Ms. Lee took my mom to a women’s shelter. Over the next few days, they both visited me. The police came and helped me fill out a report about the assault. Jujube visited in the evenings because she wasn’t allowed to skip any more classes. She was mad about this, but I told her school was good for her. She had her future to think about.

My mom told me about the shelter. She said the windows were made of bulletproof
glass, and the doors had huge locks and chains on them. She said the place was full of women and children, and she had a lot of people to talk to. It surprised her that there were so many other women with the same problem.

For the first time in my life, I stopped worrying about my mom. I didn’t even have to worry about myself. The hospital wouldn’t let my dad come near me. My mom had a restraining order from the police, which meant he couldn’t come near either of us. He couldn’t even call us on the phone. At first I was surprised people believed what my mom and I said about my dad. He was such a good talker, everyone had always believed him. But Ms. Lee and the police and the hospital just took over and kept my dad away.

The police showed me some pictures they’d taken the night the ambulance brought me to the hospital. I was still out of it then, so I didn’t know about them. When I saw the bruises in the pictures, it made me think of my
dad. I felt as if he was standing right beside me, staring at me with his black eyes.

One of the cops smiled at me. “Your father has been charged, Sophie. The restraining order means he has to stay away from you and your mother. The trial will be in a few months.”
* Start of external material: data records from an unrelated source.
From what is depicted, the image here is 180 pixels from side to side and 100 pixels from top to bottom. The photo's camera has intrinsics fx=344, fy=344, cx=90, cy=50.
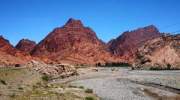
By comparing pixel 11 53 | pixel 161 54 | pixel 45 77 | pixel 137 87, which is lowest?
pixel 137 87

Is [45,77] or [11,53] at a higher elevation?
[11,53]

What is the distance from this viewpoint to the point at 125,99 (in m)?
26.9

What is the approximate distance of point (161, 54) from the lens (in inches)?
3433

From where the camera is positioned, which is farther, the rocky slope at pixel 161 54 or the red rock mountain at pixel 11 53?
the red rock mountain at pixel 11 53

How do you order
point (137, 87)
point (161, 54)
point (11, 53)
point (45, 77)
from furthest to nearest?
1. point (11, 53)
2. point (161, 54)
3. point (45, 77)
4. point (137, 87)

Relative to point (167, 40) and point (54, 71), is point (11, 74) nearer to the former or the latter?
point (54, 71)

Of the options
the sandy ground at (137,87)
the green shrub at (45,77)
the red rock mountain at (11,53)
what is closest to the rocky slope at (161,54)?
the sandy ground at (137,87)

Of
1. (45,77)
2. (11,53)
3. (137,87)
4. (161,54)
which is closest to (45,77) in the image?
(45,77)

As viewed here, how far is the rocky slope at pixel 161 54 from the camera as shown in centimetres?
8162

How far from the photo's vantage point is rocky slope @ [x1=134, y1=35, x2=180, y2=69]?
81625 mm

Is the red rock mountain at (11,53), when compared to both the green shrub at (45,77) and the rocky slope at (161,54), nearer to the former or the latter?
the rocky slope at (161,54)

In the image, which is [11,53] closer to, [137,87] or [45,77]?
[45,77]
For a minute I felt dumb. The cop could tell I was scared, just like a little kid. She must have thought I was stupid.
Stupid, no good, nothing girl
.

But the cop didn’t look as if she thought I was stupid. She smiled as if she liked me, and then she went on talking. She said they wanted me to be a witness at the trial. Ms. Lee and a lawyer would help me get ready for it.

At night, when I was alone, I had nightmares about my dad and woke up crying. But during the day I stopped feeling as if he was waiting around every corner. I think my mom felt safer too. She stood straighter when she came to visit. She didn’t look at
the ground as much, and sometimes she even smiled.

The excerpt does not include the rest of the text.